[INSTRUCTION]
Please reproduce every line from the one containing "From the captured" through the last line, requests included, with each number in the answers (coordinates and distances) multiplied by 2.5 and rounded to as many decimal places as it had, halves rounded up. Leave the pictures out of your answer.

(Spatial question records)

▬▬▬▬▬▬▬▬▬▬

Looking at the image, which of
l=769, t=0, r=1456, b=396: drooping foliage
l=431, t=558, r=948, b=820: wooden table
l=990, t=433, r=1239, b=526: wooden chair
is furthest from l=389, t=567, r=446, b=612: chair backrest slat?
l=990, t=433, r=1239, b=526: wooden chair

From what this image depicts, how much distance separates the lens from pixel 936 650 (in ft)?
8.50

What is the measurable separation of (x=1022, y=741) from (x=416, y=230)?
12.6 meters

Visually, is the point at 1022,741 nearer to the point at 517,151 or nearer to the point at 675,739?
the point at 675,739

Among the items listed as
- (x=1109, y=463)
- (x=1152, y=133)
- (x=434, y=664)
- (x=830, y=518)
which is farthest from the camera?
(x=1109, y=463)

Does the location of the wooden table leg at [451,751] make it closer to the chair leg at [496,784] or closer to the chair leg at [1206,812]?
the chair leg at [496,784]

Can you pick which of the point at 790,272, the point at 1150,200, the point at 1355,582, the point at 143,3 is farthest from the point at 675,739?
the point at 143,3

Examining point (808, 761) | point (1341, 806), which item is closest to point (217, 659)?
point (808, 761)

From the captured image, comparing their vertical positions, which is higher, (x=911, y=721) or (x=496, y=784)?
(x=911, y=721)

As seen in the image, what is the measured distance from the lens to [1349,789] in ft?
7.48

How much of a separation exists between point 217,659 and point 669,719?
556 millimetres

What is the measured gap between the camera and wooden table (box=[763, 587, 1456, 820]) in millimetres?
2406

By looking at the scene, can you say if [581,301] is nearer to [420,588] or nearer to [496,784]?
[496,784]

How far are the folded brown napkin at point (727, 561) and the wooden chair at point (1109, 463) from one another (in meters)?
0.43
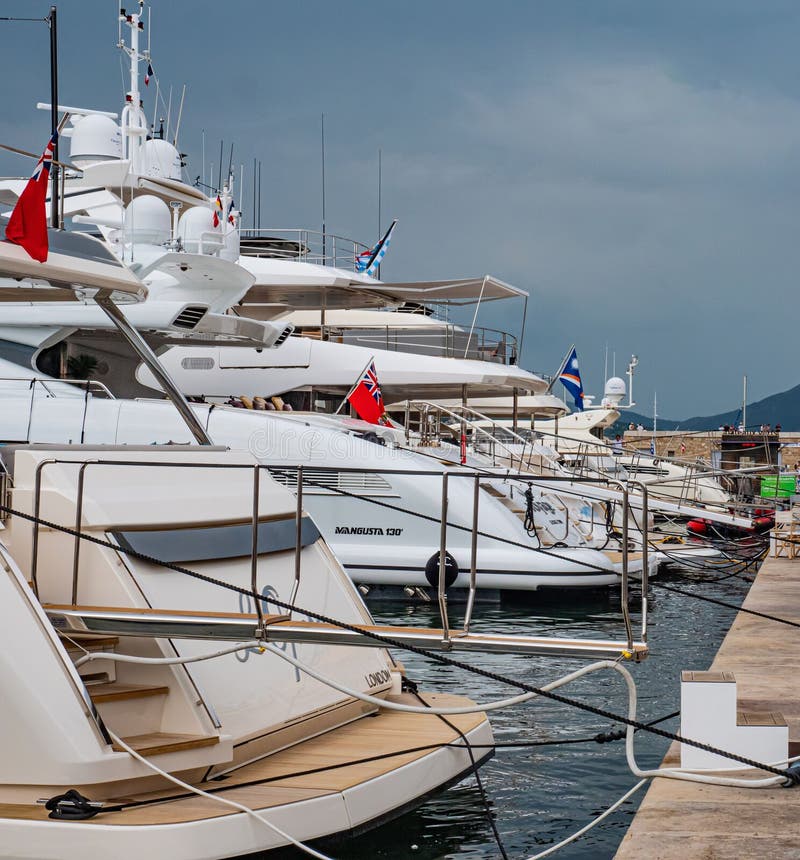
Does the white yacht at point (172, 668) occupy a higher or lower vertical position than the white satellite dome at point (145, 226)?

▬▬▬▬▬▬▬▬▬▬

[SOLUTION FOR THIS PROBLEM]
From the captured image, comparing their vertical positions, which is higher, (x=911, y=721) or (x=496, y=784)?
(x=2278, y=1803)

As seen in the image, what is the measured distance from the lens to [1349,789] in ft?
18.70

How much of a separation exists between point 217,659 and point 669,719?
1390 millimetres

What is the measured gap between the camera and wooden table (box=[763, 587, 1456, 820]) in millimetres?
6015

By looking at the scene, can you say if [581,301] is nearer to [420,588] or nearer to [496,784]?
[1240,1960]

How far are the folded brown napkin at point (727, 561) and the wooden chair at point (1109, 463) from one another (in meters)?
1.08
Does the white yacht at point (172, 668) occupy a higher or lower vertical position than the white satellite dome at point (145, 226)?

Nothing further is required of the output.